[SOURCE MATERIAL]
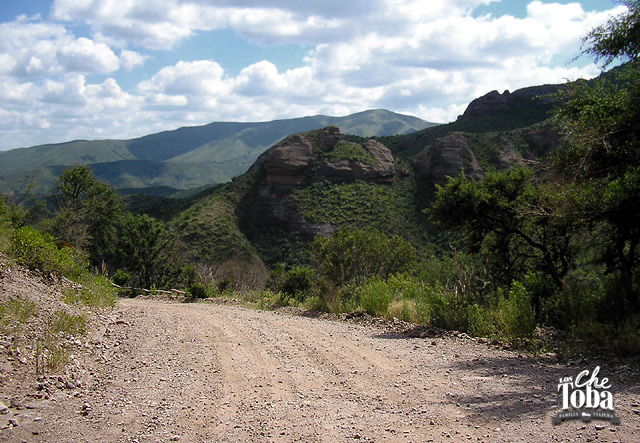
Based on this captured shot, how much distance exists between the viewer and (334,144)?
70.4 m

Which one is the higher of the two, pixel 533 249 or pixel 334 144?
pixel 334 144

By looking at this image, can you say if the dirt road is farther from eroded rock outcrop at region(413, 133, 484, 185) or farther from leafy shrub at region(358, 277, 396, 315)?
eroded rock outcrop at region(413, 133, 484, 185)

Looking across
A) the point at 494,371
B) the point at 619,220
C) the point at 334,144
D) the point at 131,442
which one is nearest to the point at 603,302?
the point at 619,220

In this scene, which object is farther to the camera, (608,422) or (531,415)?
(531,415)

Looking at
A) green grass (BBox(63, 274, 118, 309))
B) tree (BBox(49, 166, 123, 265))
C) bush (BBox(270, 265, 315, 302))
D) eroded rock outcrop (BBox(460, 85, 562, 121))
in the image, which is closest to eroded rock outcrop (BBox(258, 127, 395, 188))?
tree (BBox(49, 166, 123, 265))

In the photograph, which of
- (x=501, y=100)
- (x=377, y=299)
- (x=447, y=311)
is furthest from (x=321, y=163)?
(x=447, y=311)

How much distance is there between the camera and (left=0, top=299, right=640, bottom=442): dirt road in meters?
4.30

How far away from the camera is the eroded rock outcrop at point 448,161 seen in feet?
189

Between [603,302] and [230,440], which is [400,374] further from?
[603,302]

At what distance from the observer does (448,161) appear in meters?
59.0

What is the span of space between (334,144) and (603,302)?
63.6 meters

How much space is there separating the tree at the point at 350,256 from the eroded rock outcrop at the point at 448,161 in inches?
1550

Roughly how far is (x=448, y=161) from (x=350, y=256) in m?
44.8

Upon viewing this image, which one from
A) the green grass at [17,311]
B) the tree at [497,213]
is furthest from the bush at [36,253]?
the tree at [497,213]
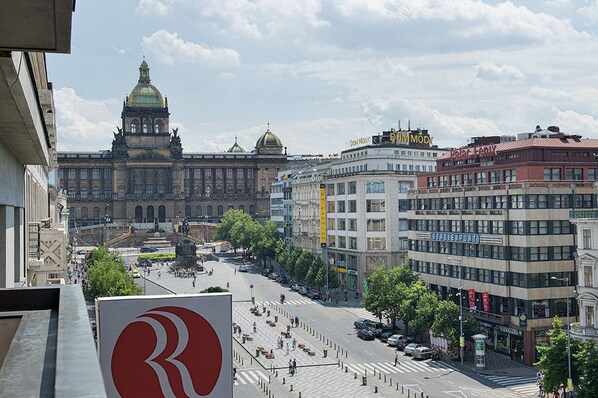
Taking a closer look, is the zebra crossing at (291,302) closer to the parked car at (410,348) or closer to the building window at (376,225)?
the building window at (376,225)

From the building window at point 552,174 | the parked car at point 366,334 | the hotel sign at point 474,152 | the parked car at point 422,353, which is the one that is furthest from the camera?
the parked car at point 366,334

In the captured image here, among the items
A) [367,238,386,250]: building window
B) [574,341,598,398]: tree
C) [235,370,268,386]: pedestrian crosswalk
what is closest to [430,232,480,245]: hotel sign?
[367,238,386,250]: building window

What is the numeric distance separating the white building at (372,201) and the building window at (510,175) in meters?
33.6

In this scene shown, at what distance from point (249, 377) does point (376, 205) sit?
48.0m

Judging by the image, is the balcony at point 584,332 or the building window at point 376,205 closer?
the balcony at point 584,332

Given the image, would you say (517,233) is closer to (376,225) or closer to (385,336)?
(385,336)

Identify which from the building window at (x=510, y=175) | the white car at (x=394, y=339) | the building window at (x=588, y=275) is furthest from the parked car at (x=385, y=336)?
the building window at (x=588, y=275)

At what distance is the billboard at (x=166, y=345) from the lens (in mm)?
14789

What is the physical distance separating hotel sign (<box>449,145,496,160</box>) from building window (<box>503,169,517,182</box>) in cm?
367

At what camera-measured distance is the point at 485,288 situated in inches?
2896

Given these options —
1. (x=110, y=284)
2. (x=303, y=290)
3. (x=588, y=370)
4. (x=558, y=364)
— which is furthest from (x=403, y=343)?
(x=303, y=290)

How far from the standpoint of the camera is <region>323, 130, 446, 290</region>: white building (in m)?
107

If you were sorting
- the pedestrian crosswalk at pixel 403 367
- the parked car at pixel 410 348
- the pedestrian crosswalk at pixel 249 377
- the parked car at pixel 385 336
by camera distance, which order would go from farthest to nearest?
the parked car at pixel 385 336, the parked car at pixel 410 348, the pedestrian crosswalk at pixel 403 367, the pedestrian crosswalk at pixel 249 377

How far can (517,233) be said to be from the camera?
228ft
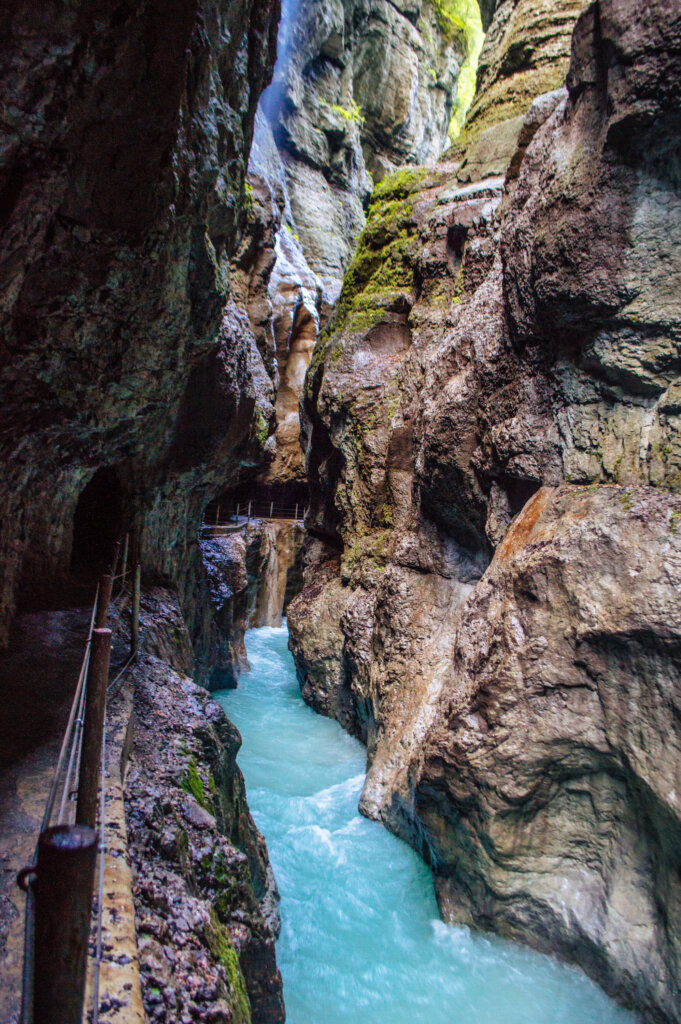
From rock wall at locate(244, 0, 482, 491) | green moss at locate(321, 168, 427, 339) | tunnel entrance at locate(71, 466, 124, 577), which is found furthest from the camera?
rock wall at locate(244, 0, 482, 491)

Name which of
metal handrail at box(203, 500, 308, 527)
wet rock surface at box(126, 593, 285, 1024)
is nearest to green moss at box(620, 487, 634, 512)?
wet rock surface at box(126, 593, 285, 1024)

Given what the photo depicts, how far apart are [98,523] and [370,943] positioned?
281 inches

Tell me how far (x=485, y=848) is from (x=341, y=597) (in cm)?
629

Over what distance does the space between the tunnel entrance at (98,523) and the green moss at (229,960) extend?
6448 millimetres

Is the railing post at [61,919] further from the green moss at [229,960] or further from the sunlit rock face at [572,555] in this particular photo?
the sunlit rock face at [572,555]

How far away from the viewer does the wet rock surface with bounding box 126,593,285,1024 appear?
8.47 ft

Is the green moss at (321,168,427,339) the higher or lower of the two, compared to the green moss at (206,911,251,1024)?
higher

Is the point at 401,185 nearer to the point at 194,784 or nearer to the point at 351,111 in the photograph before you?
the point at 194,784

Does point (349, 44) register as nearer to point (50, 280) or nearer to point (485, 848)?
point (50, 280)

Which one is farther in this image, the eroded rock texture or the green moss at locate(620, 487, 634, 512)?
the eroded rock texture

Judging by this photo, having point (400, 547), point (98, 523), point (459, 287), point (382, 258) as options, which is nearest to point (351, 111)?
point (382, 258)

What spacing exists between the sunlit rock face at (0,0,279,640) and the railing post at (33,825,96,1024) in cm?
337

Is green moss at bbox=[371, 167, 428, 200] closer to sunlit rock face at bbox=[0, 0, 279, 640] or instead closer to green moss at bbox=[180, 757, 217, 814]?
sunlit rock face at bbox=[0, 0, 279, 640]

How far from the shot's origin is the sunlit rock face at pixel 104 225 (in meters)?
3.19
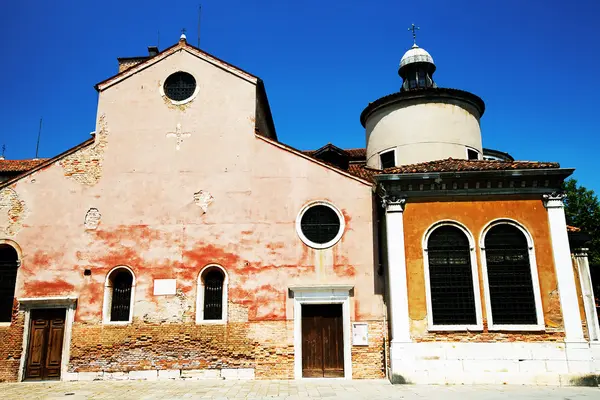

[TASK DIRECTIONS] Show every line in the rows above that contains the string "scene", treating uppercase and lowercase letters as different.

[RESPONSE TO THE TASK]
In this scene, which object is farther to the camera, (608,422) or (531,415)?
In this scene shown, at what distance from point (249, 377) does point (376, 205) sit?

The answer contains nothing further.